Öncelikle salonları iç müşterimiz dediğimiz ekiplerimiz için yaşanabilir, mutlu olunacak yerler haline getirmemiz gerekiyor.
Hep salonlarımızın dışını düşünüyoruz. Müşterinin gördüğü yerler muhteşem dekorasyonlar ama içeride yaşam alanı vermediğimiz sürece o salonda çalışan ekiplerimizin 12 saat ayakta durmalarını bekleyemeyiz. Onları esasında şu anda yaşamak mutlu ediyor.
Salonda motivasyonun artması yetenekli insanların hem yeteneklerini daha fazla ortaya çıkarmasını hem de daha uzun süre bizlerle kalmasını sağlayacak.
Bir kuaför ve kuaför salonu nasıl farklılaşır?
Bugün artık her salonda saç kesiliyor. Her salonda saç boyanıyor. Bunu yapmayı bilmeyen bir kuaför salonu olduğunu düşünmüyorum. Bu Türkiye’de eğitimin ne kadar yükseldiğinin bir kanıtıdır aslında. Bugün artık bunlar yeterli değil. Tüketicilerinin önünde giden salonlar farklılaşacaktır.
Tüketiciler salona geldiklerinde ellerindeki cep telefonlarından ya da tabletlerinden bize bir fotoğraf gösterip bunu istiyorum diyorlar. İşte bu aşama içerisinde ona nasıl bir hizmet sunacağımız çok önem kazanır hale geliyor. Kuaförün tam bu aşamada, müşterinin ne istediğini analiz edip, doğru konsültasyon ve doğru iletişim kurması gerektiğini düşünüyorum. Çünkü artık tüketiciler de değişti. Eskiden tüketiciler bir kuaför salonuna geldiklerinde sana bırakıyorum derlerdi. Artık bırakmıyorlar, istediklerinin peşinde koşuyorlar. Dolayısıyla bana göre müşteri ile doğru iletişim kuran kuaförler farklılaşacaklar. Uzmanlaşan kuaför salonların da farklılık göstermeye başlayacağını düşünüyorum.

Kayıtlı veriler:
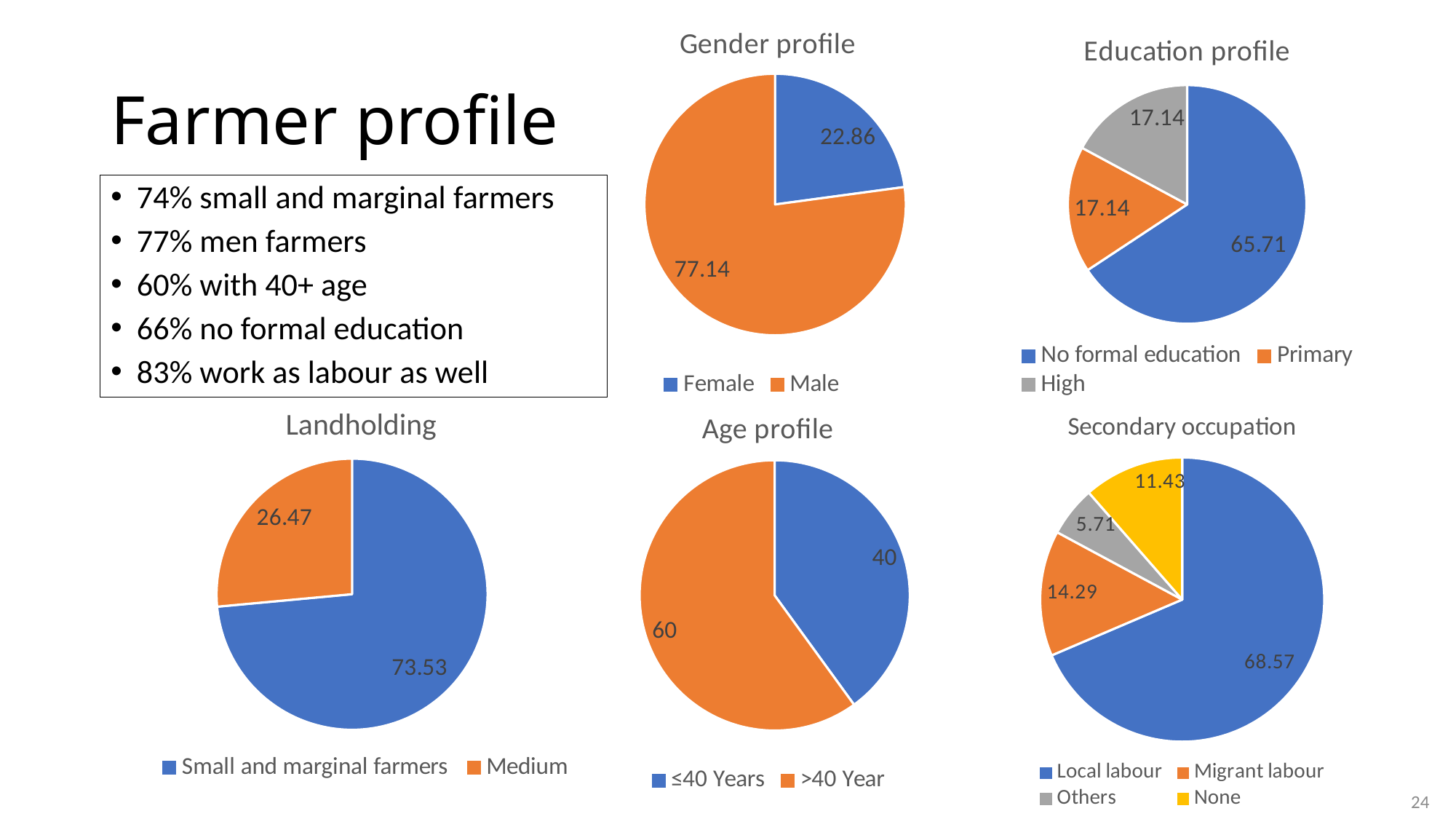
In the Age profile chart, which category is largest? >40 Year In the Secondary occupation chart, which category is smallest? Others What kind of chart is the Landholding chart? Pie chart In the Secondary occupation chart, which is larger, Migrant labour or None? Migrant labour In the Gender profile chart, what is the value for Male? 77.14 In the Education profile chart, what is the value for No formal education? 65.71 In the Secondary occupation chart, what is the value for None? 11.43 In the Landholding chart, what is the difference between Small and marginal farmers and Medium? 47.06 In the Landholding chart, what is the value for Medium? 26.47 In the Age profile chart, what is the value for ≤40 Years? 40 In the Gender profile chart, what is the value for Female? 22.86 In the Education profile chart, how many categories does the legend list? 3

==

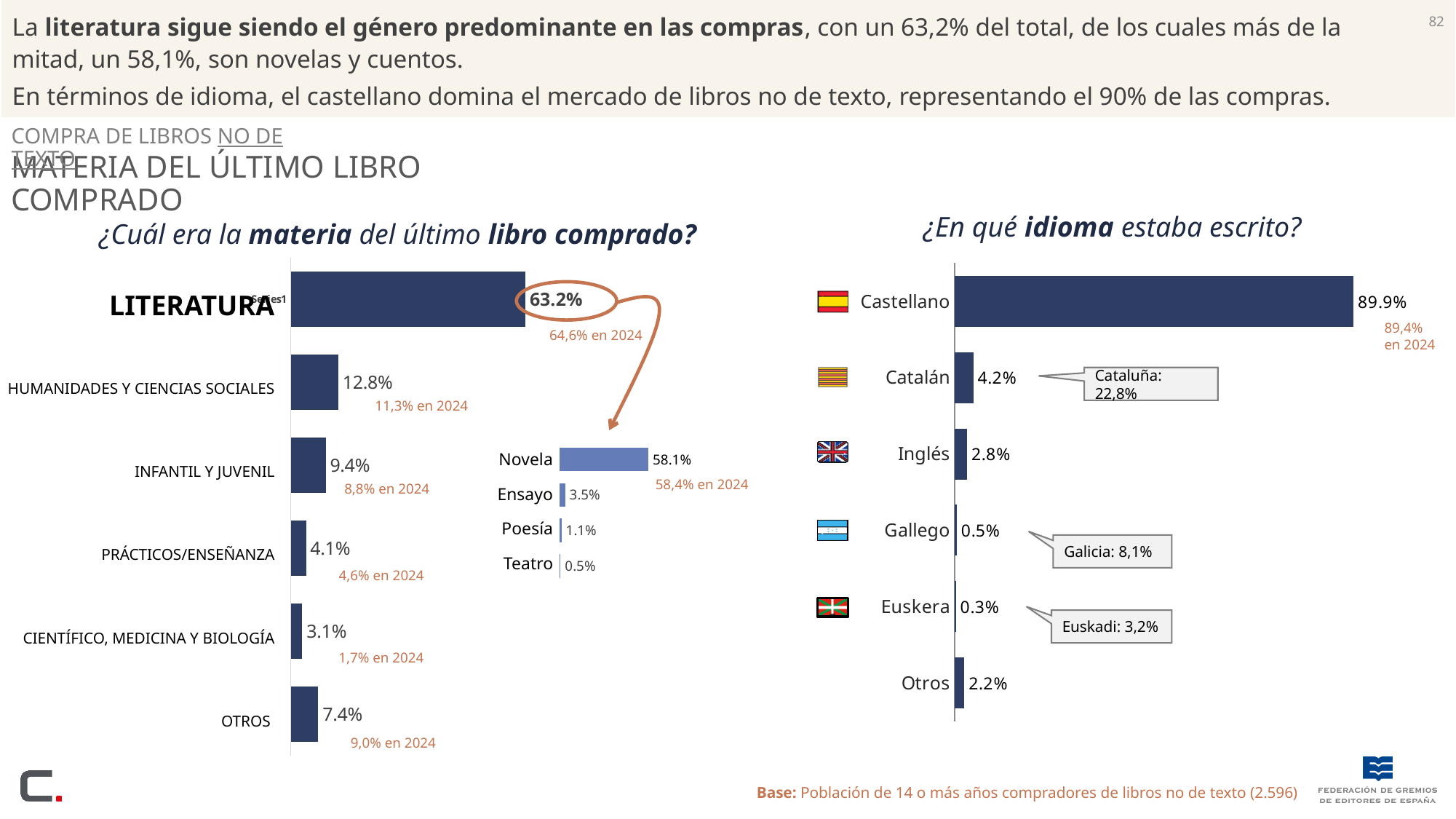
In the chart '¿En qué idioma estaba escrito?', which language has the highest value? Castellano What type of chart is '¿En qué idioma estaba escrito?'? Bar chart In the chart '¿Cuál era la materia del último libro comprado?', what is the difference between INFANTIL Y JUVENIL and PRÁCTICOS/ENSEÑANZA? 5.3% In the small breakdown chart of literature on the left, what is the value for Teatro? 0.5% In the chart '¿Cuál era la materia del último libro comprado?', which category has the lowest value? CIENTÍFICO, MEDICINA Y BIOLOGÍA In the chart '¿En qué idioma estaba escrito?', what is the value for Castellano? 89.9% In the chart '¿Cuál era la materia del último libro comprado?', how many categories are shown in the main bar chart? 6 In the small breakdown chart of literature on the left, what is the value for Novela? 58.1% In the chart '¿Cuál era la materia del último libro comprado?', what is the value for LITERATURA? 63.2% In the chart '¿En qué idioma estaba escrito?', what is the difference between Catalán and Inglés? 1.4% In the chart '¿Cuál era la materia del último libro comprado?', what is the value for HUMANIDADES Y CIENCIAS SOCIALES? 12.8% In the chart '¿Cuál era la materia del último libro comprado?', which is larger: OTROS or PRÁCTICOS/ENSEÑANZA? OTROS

Yönerge 1: Kuaför salonlarıyla ilgili alıntıya göre, eskiden tüketiciler bir kuaför salonuna geldiklerinde ne derlerdi?
Yönerge 2: Kuaför salonlarıyla ilgili alıntıyı son cümlesinden sonra devam ettirin.
Bu alıştırmada satırlara ihtiyaç yoktur.

Alıştırma sonucu 1: Eskiden "sana bırakıyorum" derlerdi.

Alıştırma sonucu 2:
Yurtdışında olduğu gibi kuaför salonlarının belirli konularda da uzmanlaşacağını düşünüyorum. Bir kuaför salonu renklendirmede, kesimde çok iyi olabilir. Herkes her işi yapabilir ama herkes her işte başarılı olamaz. İyi yaptığın işte uzmanlaşıp diğer işlerin de yaptığın işe destek olmayı sağlayabilmek gerekiyor. Ne konuda müşterilerimize daha iyi hizmet vereceğimizi bilip, onu öne çıkarmamız gerekiyor. İşte o zaman farklılığın geleceğine inanıyorum.
Salonlar yaşayan organizmalar. Sektör de yaşıyor. Eskiden çabaladığımız birçok şeyin şimdi geçerliliğini yitirdiğini görüyoruz. Yıllarca yurtdışı randevu üzerine çalıştı. Biz hep salonlarda verimliliği artırmak için randevu sistemine geçmeliyiz dedik. Şu anda randevu sistemi bitiyor.
Kuaförlüğe baktığım zaman belirli dönemlerde uzmanlık önemli. Bazı dönemlerde randevu ile çalışmak verimlilik kazandırıyordu. Dün büyük metrekareli büyük salonlar görüyorduk şimdi gittikçe küçük metrekareli salonlar görüyoruz. Daha az ekiple daha çok müşteriye hizmet verildiğini görüyoruz. Daha çok asistan varken şimdi gittikçe her işini kendi yapan kuaförler görüyoruz. Bunların hepsi bizim sektörümüzün de değişen dünyaya ayak uydurmasının yansıması.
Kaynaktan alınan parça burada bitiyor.